§ **What you need to do**: Can you rewrite every line of the material below as a numbered list, leaving out the blank lines?

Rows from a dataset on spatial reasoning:
::::::::

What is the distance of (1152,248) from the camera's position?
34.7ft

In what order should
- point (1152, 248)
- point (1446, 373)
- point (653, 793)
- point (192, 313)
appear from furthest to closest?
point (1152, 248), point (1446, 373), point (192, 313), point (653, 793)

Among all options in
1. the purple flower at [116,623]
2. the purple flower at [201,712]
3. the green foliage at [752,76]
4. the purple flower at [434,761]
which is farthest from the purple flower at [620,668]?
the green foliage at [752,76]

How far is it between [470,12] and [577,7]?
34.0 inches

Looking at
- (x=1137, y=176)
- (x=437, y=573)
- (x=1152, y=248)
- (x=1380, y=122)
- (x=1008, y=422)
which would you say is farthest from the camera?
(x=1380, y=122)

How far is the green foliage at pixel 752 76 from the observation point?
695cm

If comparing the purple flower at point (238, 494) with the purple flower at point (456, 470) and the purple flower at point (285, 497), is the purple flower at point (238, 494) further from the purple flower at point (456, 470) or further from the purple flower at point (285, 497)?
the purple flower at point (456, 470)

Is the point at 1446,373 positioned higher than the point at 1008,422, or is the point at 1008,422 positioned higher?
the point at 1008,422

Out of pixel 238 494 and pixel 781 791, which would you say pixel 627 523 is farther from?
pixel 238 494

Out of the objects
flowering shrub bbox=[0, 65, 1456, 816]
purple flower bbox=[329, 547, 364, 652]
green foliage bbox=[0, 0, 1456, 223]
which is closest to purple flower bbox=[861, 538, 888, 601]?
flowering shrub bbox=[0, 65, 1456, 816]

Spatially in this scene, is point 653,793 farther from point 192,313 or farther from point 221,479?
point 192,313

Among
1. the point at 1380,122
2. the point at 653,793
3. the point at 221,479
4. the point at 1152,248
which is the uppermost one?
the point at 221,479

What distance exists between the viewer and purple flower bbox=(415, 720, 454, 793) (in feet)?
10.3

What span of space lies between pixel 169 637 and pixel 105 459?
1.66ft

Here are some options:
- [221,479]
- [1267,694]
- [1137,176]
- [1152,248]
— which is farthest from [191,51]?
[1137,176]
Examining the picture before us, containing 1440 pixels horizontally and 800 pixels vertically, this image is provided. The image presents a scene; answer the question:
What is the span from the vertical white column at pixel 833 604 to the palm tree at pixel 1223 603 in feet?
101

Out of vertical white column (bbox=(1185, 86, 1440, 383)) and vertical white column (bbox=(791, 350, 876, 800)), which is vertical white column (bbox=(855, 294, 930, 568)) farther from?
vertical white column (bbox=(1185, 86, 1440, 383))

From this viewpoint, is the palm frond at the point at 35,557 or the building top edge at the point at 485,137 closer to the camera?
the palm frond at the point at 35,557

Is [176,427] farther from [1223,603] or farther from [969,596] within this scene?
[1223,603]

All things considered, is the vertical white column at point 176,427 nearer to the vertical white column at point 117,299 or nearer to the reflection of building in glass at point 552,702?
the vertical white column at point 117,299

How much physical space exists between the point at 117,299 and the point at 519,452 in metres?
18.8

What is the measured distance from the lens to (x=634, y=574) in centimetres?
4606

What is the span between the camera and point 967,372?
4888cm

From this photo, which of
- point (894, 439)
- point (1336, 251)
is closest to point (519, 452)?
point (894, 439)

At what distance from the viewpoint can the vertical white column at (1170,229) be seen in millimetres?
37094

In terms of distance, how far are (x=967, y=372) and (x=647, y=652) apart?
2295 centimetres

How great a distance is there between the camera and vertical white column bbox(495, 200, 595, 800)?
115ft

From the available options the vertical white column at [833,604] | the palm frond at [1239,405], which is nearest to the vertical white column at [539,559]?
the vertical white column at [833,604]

::::::::

§ **Result for this exercise**:
1. What is the distance of (1152,248) from the camera's position?
2. 34.7ft
3. In what order should
4. - point (1152, 248)
5. - point (1446, 373)
6. - point (653, 793)
7. - point (192, 313)
8. appear from furthest to closest?
9. point (1152, 248), point (1446, 373), point (192, 313), point (653, 793)
10. Among all options in
11. 1. the purple flower at [116,623]
12. 2. the purple flower at [201,712]
13. 3. the green foliage at [752,76]
14. 4. the purple flower at [434,761]
15. which is farthest from the purple flower at [620,668]?
16. the green foliage at [752,76]
17. How far is it between [470,12] and [577,7]?
18. 34.0 inches
19. Looking at
20. - (x=1137, y=176)
21. - (x=437, y=573)
22. - (x=1152, y=248)
23. - (x=1380, y=122)
24. - (x=1008, y=422)
25. which would you say is farthest from the camera?
26. (x=1380, y=122)
27. How far is the green foliage at pixel 752 76 from the observation point?
28. 695cm
29. If comparing the purple flower at point (238, 494) with the purple flower at point (456, 470) and the purple flower at point (285, 497), is the purple flower at point (238, 494) further from the purple flower at point (456, 470) or further from the purple flower at point (285, 497)?
30. the purple flower at point (456, 470)
31. Is the point at 1446,373 positioned higher than the point at 1008,422, or is the point at 1008,422 positioned higher?
32. the point at 1008,422
33. Out of pixel 238 494 and pixel 781 791, which would you say pixel 627 523 is farther from?
34. pixel 238 494
35. Out of the objects
36. flowering shrub bbox=[0, 65, 1456, 816]
37. purple flower bbox=[329, 547, 364, 652]
38. green foliage bbox=[0, 0, 1456, 223]
39. which is closest to purple flower bbox=[861, 538, 888, 601]?
40. flowering shrub bbox=[0, 65, 1456, 816]
41. Spatially in this scene, is point 653,793 farther from point 192,313 or farther from point 221,479?
42. point 192,313
43. Among
44. 1. the point at 1380,122
45. 2. the point at 653,793
46. 3. the point at 221,479
47. 4. the point at 1152,248
48. which is the uppermost one?
49. the point at 221,479
50. What distance exists between the viewer and purple flower bbox=(415, 720, 454, 793) (in feet)?
51. 10.3
52. What span of space lies between pixel 169 637 and pixel 105 459?
53. 1.66ft
54. Here are some options:
55. - [221,479]
56. - [1267,694]
57. - [1137,176]
58. - [1152,248]
59. — which is farthest from [191,51]?
60. [1137,176]
61. Examining the picture before us, containing 1440 pixels horizontally and 800 pixels vertically, this image is provided. The image presents a scene; answer the question:
62. What is the span from the vertical white column at pixel 833 604 to the palm tree at pixel 1223 603 in feet?
63. 101
64. Out of vertical white column (bbox=(1185, 86, 1440, 383)) and vertical white column (bbox=(791, 350, 876, 800)), which is vertical white column (bbox=(855, 294, 930, 568)) farther from?
65. vertical white column (bbox=(1185, 86, 1440, 383))
66. From this viewpoint, is the palm frond at the point at 35,557 or the building top edge at the point at 485,137 closer to the camera?
67. the palm frond at the point at 35,557
68. Is [176,427] farther from [1223,603] or farther from [969,596] within this scene?
69. [1223,603]
70. All things considered, is the vertical white column at point 176,427 nearer to the vertical white column at point 117,299 or nearer to the reflection of building in glass at point 552,702?
71. the vertical white column at point 117,299
72. How much physical space exists between the point at 117,299 and the point at 519,452 in metres?
73. 18.8
74. What is the measured distance from the lens to (x=634, y=574) in centimetres?
75. 4606
76. What is the span between the camera and point 967,372?
77. 4888cm
78. From this photo, which of
79. - point (894, 439)
80. - point (1336, 251)
81. is closest to point (519, 452)?
82. point (894, 439)
83. At what distance from the viewpoint can the vertical white column at (1170,229) be seen in millimetres?
84. 37094
85. In terms of distance, how far are (x=967, y=372) and (x=647, y=652) apart?
86. 2295 centimetres
87. How great a distance is there between the camera and vertical white column bbox(495, 200, 595, 800)?
88. 115ft
89. From the available options the vertical white column at [833,604] | the palm frond at [1239,405], which is nearest to the vertical white column at [539,559]?
90. the vertical white column at [833,604]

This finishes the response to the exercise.